Barrunto

Hace días que tenía ese run run de los presentimientos, un barrunto como otro cualquiera y hoy mi ordenador ha exhalado el último byte. Compañero fiel estos últimos años su muerte me deja en la más triste de las soledades y definitivamente mal conectado a casi todo lo que estoy acostumbrado. Escribo, pues, esta crónica de urgencia desde un recuperado 486 al que tenía haciendo pruebas de Linux y que a la postre me sirve como clavo ardiente y de paso me ayuda a tranquilizar el pulso con su movimiento lento y algo cansino a través de esos mundos de dios. Nos queda París y ahorrar para otro equipo, pero ni A ni B son alternativas viables por lo que no os prometo continuidad ni presencia.

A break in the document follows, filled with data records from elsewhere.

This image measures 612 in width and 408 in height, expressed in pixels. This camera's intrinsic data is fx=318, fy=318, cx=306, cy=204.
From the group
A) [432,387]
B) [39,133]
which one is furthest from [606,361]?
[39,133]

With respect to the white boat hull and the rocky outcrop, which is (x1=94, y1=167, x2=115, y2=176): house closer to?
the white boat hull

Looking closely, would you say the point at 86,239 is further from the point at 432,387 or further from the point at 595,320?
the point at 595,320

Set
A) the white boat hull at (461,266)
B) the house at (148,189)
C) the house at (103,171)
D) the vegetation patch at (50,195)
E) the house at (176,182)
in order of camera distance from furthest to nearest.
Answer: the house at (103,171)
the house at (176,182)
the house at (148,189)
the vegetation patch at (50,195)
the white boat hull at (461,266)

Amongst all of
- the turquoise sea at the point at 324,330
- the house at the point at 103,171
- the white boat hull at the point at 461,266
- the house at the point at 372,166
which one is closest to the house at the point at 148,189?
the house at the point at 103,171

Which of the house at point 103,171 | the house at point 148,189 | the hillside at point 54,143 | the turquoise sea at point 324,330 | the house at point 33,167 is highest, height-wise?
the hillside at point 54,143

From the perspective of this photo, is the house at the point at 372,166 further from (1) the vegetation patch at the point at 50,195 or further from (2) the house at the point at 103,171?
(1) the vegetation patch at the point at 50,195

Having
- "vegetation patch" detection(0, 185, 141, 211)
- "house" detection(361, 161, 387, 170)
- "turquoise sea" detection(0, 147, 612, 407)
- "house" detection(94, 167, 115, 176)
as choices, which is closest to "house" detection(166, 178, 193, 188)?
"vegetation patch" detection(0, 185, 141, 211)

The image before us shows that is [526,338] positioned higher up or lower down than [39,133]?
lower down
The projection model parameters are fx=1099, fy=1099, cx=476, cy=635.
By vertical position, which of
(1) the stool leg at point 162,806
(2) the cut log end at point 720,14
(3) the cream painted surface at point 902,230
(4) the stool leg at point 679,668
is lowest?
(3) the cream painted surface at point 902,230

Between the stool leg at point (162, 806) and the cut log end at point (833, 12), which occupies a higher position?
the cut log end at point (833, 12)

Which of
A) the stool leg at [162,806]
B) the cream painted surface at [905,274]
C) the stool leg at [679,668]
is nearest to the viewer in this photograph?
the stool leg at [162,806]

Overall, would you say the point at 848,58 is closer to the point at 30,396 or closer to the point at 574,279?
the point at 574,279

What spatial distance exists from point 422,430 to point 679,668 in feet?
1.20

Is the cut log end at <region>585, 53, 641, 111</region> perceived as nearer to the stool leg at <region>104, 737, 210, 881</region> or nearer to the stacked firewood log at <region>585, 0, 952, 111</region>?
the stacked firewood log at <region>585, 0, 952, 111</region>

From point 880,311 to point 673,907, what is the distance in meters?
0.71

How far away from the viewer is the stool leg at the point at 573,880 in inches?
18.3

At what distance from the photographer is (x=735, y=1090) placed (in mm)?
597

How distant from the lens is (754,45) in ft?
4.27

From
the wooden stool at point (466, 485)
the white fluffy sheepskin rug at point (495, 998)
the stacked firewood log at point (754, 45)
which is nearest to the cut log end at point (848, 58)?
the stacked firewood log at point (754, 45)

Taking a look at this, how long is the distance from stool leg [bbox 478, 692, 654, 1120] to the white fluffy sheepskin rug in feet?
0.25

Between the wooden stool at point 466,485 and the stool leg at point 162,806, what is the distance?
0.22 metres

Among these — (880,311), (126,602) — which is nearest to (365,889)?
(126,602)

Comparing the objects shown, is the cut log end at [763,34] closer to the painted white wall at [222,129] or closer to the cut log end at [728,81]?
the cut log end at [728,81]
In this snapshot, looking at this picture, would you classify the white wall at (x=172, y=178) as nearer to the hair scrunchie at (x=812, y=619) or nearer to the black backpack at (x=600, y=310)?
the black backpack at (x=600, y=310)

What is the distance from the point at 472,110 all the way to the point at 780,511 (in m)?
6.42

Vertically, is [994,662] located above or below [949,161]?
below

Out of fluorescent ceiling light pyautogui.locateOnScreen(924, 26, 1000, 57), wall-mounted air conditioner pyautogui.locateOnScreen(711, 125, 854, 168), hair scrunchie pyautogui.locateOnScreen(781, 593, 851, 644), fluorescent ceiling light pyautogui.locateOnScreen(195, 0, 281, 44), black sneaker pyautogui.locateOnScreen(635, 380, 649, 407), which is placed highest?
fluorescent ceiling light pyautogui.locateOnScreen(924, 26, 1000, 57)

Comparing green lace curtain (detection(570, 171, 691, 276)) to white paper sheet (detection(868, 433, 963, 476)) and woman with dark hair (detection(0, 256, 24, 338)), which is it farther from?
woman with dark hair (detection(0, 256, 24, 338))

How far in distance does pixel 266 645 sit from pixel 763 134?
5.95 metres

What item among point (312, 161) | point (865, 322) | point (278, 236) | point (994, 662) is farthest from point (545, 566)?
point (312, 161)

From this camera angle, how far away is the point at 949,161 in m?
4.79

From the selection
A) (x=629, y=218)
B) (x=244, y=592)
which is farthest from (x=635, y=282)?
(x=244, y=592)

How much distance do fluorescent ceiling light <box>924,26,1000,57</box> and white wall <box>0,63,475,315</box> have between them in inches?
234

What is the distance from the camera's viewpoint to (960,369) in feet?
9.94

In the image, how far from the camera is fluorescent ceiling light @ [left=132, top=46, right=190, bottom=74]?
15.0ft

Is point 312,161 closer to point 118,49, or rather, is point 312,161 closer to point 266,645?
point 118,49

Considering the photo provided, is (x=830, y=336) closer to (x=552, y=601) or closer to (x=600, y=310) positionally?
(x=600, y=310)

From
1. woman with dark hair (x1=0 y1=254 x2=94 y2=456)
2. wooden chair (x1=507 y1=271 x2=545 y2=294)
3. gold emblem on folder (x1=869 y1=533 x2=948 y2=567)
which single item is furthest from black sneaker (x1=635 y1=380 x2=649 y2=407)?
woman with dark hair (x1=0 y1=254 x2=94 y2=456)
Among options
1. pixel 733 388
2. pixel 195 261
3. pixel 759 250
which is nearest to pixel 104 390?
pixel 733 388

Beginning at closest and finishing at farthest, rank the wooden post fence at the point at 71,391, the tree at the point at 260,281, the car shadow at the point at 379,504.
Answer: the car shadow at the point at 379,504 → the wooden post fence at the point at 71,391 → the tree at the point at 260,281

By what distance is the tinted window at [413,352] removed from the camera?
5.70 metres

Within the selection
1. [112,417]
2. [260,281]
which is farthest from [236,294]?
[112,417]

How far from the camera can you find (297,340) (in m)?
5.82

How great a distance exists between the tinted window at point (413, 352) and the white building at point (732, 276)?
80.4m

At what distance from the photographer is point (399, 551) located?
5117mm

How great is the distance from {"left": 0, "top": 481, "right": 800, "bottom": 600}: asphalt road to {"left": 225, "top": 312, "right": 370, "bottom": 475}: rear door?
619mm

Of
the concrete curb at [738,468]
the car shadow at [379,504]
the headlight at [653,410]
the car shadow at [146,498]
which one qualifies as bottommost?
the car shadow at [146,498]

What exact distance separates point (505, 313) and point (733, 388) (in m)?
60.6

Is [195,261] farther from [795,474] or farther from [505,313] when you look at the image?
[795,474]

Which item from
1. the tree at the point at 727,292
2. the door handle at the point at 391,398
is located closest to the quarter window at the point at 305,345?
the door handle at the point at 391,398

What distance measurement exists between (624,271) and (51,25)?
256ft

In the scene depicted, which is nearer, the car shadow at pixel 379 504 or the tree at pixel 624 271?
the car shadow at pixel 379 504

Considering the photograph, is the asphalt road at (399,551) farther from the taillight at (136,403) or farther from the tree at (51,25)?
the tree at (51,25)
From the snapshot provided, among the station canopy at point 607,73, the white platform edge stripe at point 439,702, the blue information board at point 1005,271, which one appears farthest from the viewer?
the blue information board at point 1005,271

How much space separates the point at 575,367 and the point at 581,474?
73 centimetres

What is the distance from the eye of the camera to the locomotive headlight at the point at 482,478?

¿Tendrá que ver esto con mi intento de cambio vital? No, estoy seguro, tiene más que ver con la vejez de los materiales. Haciendo de la necesidad virtud os iré contando que tal se trabaja con Linux en este mundo de Microsoft y aprovecharé para olvidar cantidad de cosas que se han perdido con el fallecimiento de mi hard drive.

Antes de que se me olvide: Ya está en marcha, eso si en fase de pruebas y a la vista de mis dificultades informáticas por bastante tiempo, la página En mi nombre si con la que esperamos reunir a millones de españoles en torno a una idea común: Que nadie nos cuente entre la derecha cavernícola.

Corto.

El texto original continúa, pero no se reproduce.